- Directed by: Henrique Goldman
- Written by: Henrique Goldman Marcelo Starobinas
- Produced by: Henrique Goldman Luke Schiller Carlos Nader Stephen Frears (Executive) Rebecca O'Brien (Executive)
- Starring: Selton Mello Vanessa Giácomo
- Cinematography: Guillermo Escalon
- Edited by: Kerry Kohler
- Music by: Nitin Sawhney
- Production companies: UK Film Council Mango Films
- Distributed by: Imagem Filmes (Brazil)
- Release date: 26 June 2009 (Brazil);
- Running time: 93 minutes
- Countries: United Kingdom Brazil
- Languages: English Portuguese

= Jean Charles (film) =

2009 film directed by Henrique Goldman

Jean Charles is a 2009 British-Brazilian feature film depicting the true story of Jean Charles de Menezes, a Brazilian electrician wrongly shot dead by the Metropolitan Police at Stockwell tube station in London on 22 July 2005, after being mistaken for a suicide bomber.

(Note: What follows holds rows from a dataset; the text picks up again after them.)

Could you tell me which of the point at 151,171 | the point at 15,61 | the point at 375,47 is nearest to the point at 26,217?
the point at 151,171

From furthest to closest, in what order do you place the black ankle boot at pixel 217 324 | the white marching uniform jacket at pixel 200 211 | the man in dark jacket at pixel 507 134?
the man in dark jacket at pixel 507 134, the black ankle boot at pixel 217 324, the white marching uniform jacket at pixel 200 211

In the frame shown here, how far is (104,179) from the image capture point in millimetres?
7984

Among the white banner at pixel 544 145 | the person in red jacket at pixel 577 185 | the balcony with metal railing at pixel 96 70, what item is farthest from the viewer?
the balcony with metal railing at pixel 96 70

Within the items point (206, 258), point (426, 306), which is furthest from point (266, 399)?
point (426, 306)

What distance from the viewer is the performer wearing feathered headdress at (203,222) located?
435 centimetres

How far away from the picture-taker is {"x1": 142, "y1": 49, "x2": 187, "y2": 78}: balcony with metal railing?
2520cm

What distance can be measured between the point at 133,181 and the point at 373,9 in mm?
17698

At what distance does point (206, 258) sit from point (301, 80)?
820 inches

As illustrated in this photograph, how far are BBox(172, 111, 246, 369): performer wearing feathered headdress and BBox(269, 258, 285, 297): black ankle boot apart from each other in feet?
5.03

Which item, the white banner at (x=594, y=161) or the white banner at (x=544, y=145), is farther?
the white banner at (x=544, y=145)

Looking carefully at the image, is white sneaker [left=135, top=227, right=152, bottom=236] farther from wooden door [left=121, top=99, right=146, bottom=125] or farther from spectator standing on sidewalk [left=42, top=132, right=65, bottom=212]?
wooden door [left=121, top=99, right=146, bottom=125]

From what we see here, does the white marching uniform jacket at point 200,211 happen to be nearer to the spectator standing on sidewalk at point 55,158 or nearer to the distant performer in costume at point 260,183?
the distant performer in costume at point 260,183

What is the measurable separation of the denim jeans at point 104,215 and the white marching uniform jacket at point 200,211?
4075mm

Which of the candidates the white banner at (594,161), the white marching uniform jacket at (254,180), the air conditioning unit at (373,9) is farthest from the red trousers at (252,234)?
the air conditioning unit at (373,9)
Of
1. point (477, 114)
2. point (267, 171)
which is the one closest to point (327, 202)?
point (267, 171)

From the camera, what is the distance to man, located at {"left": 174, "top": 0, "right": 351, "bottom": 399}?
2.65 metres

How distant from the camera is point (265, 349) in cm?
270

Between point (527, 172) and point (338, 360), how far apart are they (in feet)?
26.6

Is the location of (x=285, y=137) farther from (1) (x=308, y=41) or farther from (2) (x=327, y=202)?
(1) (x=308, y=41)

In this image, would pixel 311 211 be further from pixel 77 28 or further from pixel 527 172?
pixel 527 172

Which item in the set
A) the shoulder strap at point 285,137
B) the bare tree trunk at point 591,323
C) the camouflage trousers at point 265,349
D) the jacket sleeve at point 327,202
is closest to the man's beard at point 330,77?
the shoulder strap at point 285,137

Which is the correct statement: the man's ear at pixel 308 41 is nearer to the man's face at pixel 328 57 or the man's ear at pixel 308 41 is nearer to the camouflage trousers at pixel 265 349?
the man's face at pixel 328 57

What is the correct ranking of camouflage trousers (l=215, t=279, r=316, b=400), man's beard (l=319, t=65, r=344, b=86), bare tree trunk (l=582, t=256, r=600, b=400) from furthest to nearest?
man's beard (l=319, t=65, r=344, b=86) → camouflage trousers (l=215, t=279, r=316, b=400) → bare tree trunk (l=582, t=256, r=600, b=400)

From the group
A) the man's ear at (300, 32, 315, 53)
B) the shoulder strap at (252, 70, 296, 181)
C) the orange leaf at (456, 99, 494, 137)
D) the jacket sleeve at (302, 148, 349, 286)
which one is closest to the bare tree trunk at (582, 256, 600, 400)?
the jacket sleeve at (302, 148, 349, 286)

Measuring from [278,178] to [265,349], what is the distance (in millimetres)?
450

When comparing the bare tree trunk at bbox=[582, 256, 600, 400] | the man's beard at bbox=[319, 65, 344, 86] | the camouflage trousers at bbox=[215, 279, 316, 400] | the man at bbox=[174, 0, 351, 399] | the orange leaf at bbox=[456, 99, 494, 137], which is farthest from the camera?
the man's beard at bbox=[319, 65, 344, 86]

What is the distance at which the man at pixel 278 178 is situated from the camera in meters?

The film was directed by Henrique Goldman and received its international premiere at the 2009 Toronto International Film Festival. Selton Mello stars as Jean Charles with many of the other roles played by the actual friends and family of Jean Charles de Menezes. Award-winning director Stephen Frears was an executive producer for the film.

==Cast==
- Selton Mello as Jean Charles
- Vanessa Giácomo as Vivian
- Marek Oravec as Iatzek
- Luís Miranda as Alex
- Patricia Armani as Patricia
- Maurício Varlotta as Maurício
- Sidney Magal as himself
- Daniel de Oliveira as Marcelo
- Marcelo Soares as Chuliquinha
- Rogério Dionísio as Bisley
- Julian Harries as English Man
- Denise Stephenson as Female Police Liaison Officer
- Christopher Pencakowski as Male Police Liaison Officer

==Reception==
Allan Hunter praised Mello's performance.